In January 2014,  past year, I began a series of short posts illustrating how to get executives to  develop  better political awareness.

In a widely read post in this series, I related to a lack of systematic initiation into organizational politics, resulting in talented and motivated people losing out to folks with more political acumen.

The goal of these posts has not been to prescribe behaviour, rather to illustrate a gamut of frequently observed political behaviours, both positive and negative. It is my belief that in the same way that young kids should not learn sex from watching porn stars, neither should young managers learn organizational politics by being screwed, or by listening to some idealistic consultant or coach describe organizational life as it “should” be.

This is final post series. In this post, I will relate to 5 question that should be addressed upon entering a new organization and/or a new role.

The answers to these 5 questions provide a  guide for a street-smart “initiation” into the inevitable political web that will encountered  in all organizations post 2008.

1) Who comprises the “power elite”?  This elite may be managers, board members, assistants,  wives, mistresses, technical heroes,etc.

2) What is the dominant way that executives really get things done? It may be lobbying, looking good, overpromising, being exact, being vague, serving someone’s agenda etc..

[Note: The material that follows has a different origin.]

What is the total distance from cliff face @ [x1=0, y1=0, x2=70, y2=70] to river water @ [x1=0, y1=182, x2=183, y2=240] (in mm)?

3) What does the organization really award? It may be ass-licking, innovation, blind loyalty, conservatism, heroism, not standing out etc.

4) What is the main gap between what the organization says it does, and what it really does? For example, it says it values service, but it really emphasis low cost of service and “slogan-ism”. This is probably the most important question of all.

5)To what extent are budgeting and planning exercises real and transparent ? Many very political organizations go thru budgeting and planning as ceremonies to please stakeholders, but in reality, the plans are not real and budgeting is an anthropological ceremony.

In the political coaching that I do with my clients, I tend to focus on 5 and 2.